Department of Physiology and Pharmacology, Wake Forest School of Medicine, Winston-Salem, NC, USA.
1] Department of Physiology and Pharmacology, Wake Forest School of Medicine, Winston-Salem, NC, USA [2] Department of Neuroscience, The Medical University of South Carolina, Charleston, SC, USA.


Although traditional sensitization paradigms, which result in an augmentation of cocaine-induced locomotor behavior and dopamine (DA) overflow following repeated experimenter-delivered cocaine injections, are often used as a model to study drug addiction, similar effects have been difficult to demonstrate following cocaine self-administration. We have recently shown that intermittent access (IntA) to cocaine can result in increased cocaine potency at the DA transporter (DAT); however, traditional sensitization paradigms often show enhanced effects following withdrawal/abstinence periods. Therefore, we determined a time course of IntA-induced sensitization by examining the effects of 1 or 3 days of IntA, as well as a 7-day abstinence period on DA function, cocaine potency, and reinforcement. Here we show that cocaine potency is increased following as little as 3 days of IntA and further augmented following an abstinence period. In addition, IntA plus abstinence produced greater evoked DA release in the presence of cocaine as compared with all other groups, demonstrating that following abstinence, both cocaine's ability to increase DA release and inhibit uptake at the DAT, two separate mechanisms for increasing DA levels, are enhanced. Finally, we found that IntA-induced sensitization of the DA system resulted in an increased reinforcing efficacy of cocaine, an effect that was augmented after the 7-day abstinence period.
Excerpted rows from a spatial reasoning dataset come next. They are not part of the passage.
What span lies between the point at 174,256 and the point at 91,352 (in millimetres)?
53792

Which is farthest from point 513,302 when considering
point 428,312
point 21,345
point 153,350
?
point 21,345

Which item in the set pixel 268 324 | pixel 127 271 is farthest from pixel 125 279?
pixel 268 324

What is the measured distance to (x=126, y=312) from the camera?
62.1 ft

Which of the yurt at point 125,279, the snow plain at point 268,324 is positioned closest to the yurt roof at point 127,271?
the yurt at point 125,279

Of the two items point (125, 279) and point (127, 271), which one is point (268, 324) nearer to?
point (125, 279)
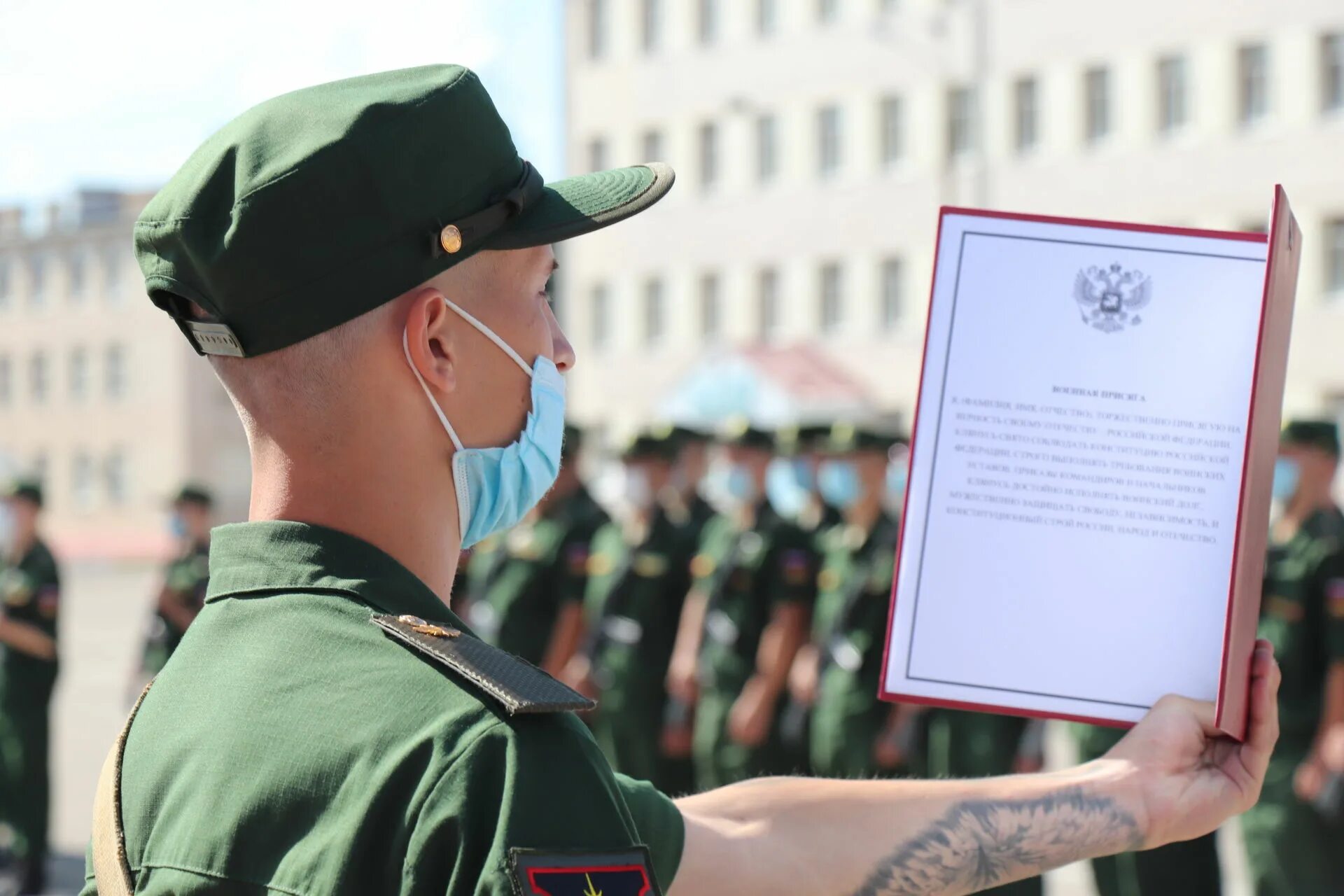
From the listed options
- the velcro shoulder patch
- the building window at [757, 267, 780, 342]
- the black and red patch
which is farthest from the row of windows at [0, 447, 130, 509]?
the black and red patch

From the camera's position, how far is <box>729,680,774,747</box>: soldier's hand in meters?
8.65

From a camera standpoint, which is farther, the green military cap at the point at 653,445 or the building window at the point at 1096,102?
the building window at the point at 1096,102

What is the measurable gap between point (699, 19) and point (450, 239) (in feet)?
134

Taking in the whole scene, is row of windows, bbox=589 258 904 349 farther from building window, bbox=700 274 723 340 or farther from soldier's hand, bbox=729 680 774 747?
soldier's hand, bbox=729 680 774 747

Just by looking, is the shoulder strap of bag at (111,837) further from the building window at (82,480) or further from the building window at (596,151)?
the building window at (82,480)

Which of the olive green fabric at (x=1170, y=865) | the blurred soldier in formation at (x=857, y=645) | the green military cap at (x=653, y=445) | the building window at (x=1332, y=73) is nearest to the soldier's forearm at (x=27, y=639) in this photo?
the green military cap at (x=653, y=445)

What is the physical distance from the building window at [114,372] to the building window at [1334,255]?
43.6m

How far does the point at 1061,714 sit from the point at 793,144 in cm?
3822

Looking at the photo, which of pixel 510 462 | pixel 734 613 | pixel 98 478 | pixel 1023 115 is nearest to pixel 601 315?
pixel 1023 115

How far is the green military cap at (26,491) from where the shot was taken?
10.2 m

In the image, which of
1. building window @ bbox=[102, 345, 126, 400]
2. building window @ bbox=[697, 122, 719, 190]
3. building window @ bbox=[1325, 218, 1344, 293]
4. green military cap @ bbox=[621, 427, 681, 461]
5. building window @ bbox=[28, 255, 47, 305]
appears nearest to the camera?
green military cap @ bbox=[621, 427, 681, 461]

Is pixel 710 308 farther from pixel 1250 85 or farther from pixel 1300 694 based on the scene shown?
pixel 1300 694

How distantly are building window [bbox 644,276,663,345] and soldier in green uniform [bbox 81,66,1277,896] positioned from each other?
40.3 metres

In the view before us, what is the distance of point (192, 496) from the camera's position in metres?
11.3
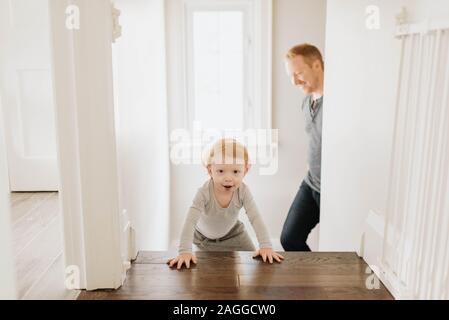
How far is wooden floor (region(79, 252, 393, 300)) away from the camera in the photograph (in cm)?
140

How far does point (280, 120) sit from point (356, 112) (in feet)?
5.78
These results suggest that sensitization of the DA system may have an important role in the early stages of drug abuse and may drive the increased drug seeking and taking that characterize the transition to uncontrolled drug use. Human data suggest that intermittency, sensitization, and periods of abstinence have an integral role in the process of addiction, highlighting the importance of utilizing pre-clinical models that integrate these phenomena, and suggesting that IntA paradigms may serve as novel models of human addiction.